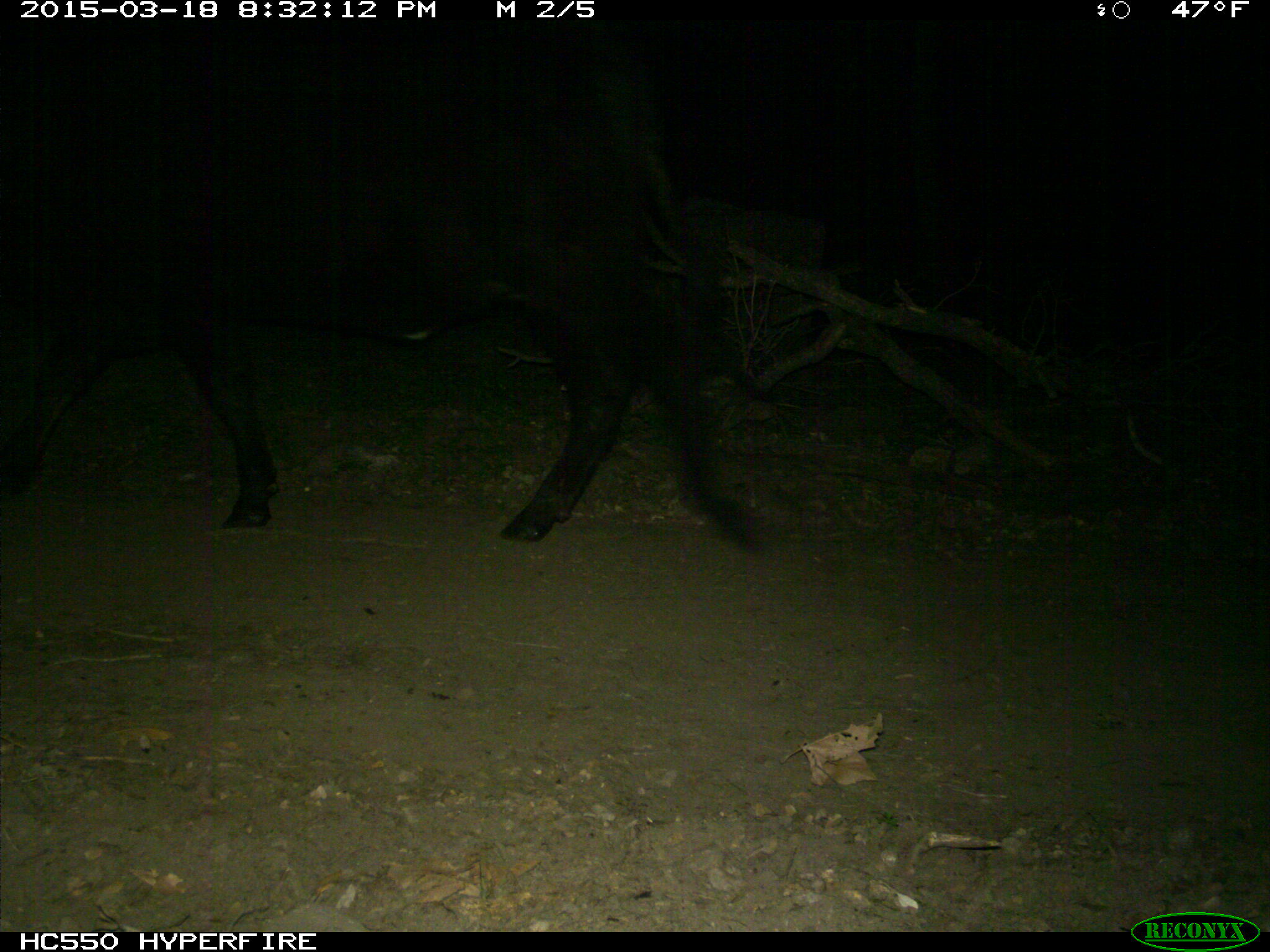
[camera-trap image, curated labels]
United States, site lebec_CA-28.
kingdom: Animalia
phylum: Chordata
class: Mammalia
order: Artiodactyla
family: Bovidae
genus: Bos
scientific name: Bos taurus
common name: domestic cow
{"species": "Bos taurus (domestic cow)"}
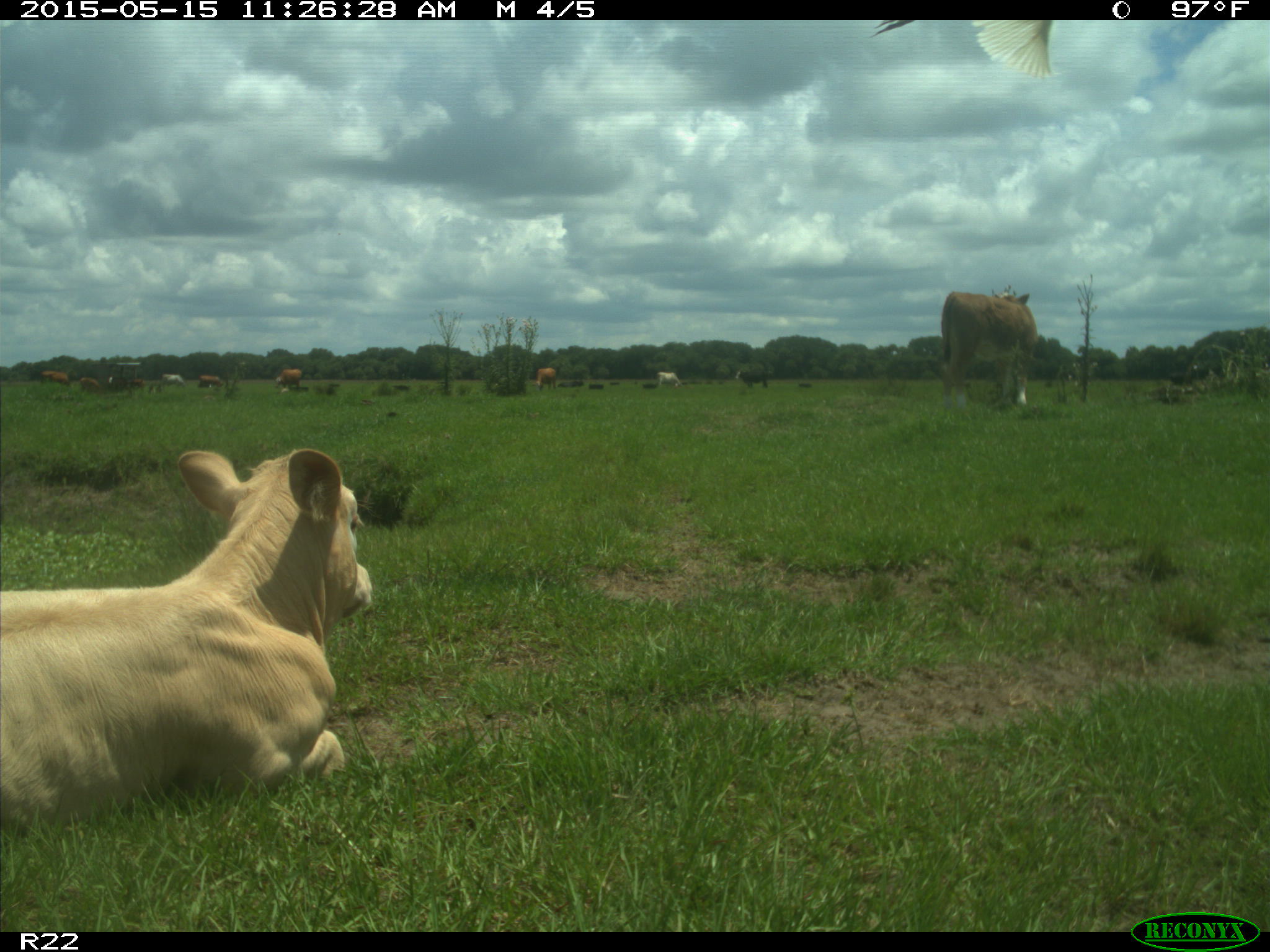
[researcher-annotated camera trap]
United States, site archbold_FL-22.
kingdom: Animalia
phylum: Chordata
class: Mammalia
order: Artiodactyla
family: Bovidae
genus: Bos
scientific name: Bos taurus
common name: domestic cow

THE TASK: Starting at the line with "[researcher-annotated camera trap]", copy every line down to the last one above, exactly as written and with nothing else.

RESULT FOR THIS EXERCISE:
[researcher-annotated camera trap]
United States, site archbold_FL-22.
kingdom: Animalia
phylum: Chordata
class: Mammalia
order: Artiodactyla
family: Bovidae
genus: Bos
scientific name: Bos taurus
common name: domestic cow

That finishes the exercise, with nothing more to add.